To return the children’s insurance program to what he calls “its original
intent,” Mr. Bush has asked Congress to reduce federal payments to the states
for coverage of children in families with incomes of more than twice the
poverty level. (A family of four is considered poor if its annual income is
less than $20,650.) At least 18 states cover children with family incomes more
than twice the poverty level.
In Indiana, Gov. Mitch
Daniels, a Republican who was Mr. Bush’s first budget director, recently
signed a bill into law that raised the ceiling to 300 percent of the poverty
level, from 200 percent.
The New York State Legislature recently approved a proposal by Gov. Eliot
Spitzer, a Democrat, to increase the eligibility limit to 400 percent of
the poverty level.
Mr. Leavitt said it was absurd that “families making over $81,000 a year
would have children eligible for public assistance.”

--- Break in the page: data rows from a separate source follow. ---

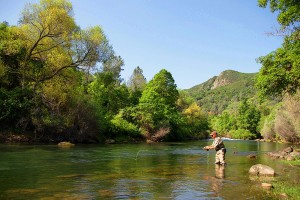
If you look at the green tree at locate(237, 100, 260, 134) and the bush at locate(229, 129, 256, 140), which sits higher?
the green tree at locate(237, 100, 260, 134)

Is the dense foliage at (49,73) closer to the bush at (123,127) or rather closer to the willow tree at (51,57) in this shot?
the willow tree at (51,57)

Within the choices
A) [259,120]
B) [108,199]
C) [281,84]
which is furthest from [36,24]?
[259,120]

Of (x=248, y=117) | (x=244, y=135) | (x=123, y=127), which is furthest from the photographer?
(x=248, y=117)

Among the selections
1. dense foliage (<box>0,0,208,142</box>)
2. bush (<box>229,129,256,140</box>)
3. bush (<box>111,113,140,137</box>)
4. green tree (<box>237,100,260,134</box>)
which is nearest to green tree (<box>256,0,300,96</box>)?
dense foliage (<box>0,0,208,142</box>)

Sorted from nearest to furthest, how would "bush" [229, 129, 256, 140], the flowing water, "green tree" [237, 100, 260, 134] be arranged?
1. the flowing water
2. "bush" [229, 129, 256, 140]
3. "green tree" [237, 100, 260, 134]

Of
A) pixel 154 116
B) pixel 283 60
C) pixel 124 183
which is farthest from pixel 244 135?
pixel 124 183

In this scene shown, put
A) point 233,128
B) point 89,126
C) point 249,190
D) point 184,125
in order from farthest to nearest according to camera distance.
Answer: point 233,128
point 184,125
point 89,126
point 249,190

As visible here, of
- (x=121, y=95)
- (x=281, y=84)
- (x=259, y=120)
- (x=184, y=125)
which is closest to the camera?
(x=281, y=84)

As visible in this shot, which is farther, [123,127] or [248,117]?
[248,117]

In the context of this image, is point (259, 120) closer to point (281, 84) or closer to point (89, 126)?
point (89, 126)

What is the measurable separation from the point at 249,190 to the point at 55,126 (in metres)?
34.0

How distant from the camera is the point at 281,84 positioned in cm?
2261

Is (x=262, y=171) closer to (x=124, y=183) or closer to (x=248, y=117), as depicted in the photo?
(x=124, y=183)

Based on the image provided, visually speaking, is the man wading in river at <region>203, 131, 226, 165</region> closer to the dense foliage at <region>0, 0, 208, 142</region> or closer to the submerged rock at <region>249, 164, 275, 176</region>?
the submerged rock at <region>249, 164, 275, 176</region>
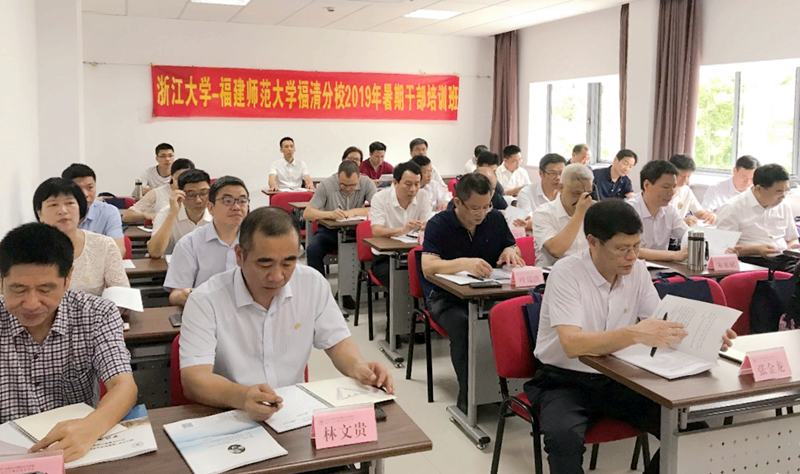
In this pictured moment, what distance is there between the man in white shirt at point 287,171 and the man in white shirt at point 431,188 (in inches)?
104

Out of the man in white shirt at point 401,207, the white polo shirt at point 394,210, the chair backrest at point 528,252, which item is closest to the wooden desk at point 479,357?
the chair backrest at point 528,252

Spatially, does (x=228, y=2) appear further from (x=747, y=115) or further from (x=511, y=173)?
(x=747, y=115)

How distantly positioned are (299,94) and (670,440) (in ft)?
27.1

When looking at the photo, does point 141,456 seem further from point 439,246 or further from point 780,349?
point 439,246

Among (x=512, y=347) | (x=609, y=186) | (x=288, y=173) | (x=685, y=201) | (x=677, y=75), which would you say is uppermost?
(x=677, y=75)

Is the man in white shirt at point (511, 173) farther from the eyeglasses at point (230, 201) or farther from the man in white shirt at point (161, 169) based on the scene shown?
the eyeglasses at point (230, 201)

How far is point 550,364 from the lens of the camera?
93.0 inches

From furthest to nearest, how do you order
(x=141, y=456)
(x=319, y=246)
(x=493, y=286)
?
(x=319, y=246)
(x=493, y=286)
(x=141, y=456)

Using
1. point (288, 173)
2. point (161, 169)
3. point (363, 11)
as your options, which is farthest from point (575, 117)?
point (161, 169)

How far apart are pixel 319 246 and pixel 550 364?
3.52m

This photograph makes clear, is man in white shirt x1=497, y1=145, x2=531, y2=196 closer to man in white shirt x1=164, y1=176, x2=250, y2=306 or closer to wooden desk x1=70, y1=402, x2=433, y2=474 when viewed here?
man in white shirt x1=164, y1=176, x2=250, y2=306

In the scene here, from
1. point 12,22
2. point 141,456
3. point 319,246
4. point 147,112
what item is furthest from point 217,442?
point 147,112

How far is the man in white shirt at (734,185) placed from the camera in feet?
18.6

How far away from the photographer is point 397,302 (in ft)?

Mr. Bush and some Republicans in Congress worry that as public coverage
becomes available to families with higher incomes, it tends to replace private
coverage.
In a recent report, the Congressional Budget Office said that for every 100
children who get public coverage as a result of the children’s insurance
program, “there is a corresponding reduction in private coverage of between 25
and 50 children.”
That increases the cost of efforts to expand coverage, according to the
budget office, because the government inevitably picks up some people who
recently had private insurance when it tries to sign up the uninsured. Thus,
the budget office said, to reduce the number of uninsured children by three
million, states may need to add four million to six million children to the
rolls.
Peter R. Orszag, director of the budget office,
said that other efforts to expand coverage — for example, by offering tax
breaks for buying private insurance — faced a similar challenge: some benefits
would go to people who already had coverage.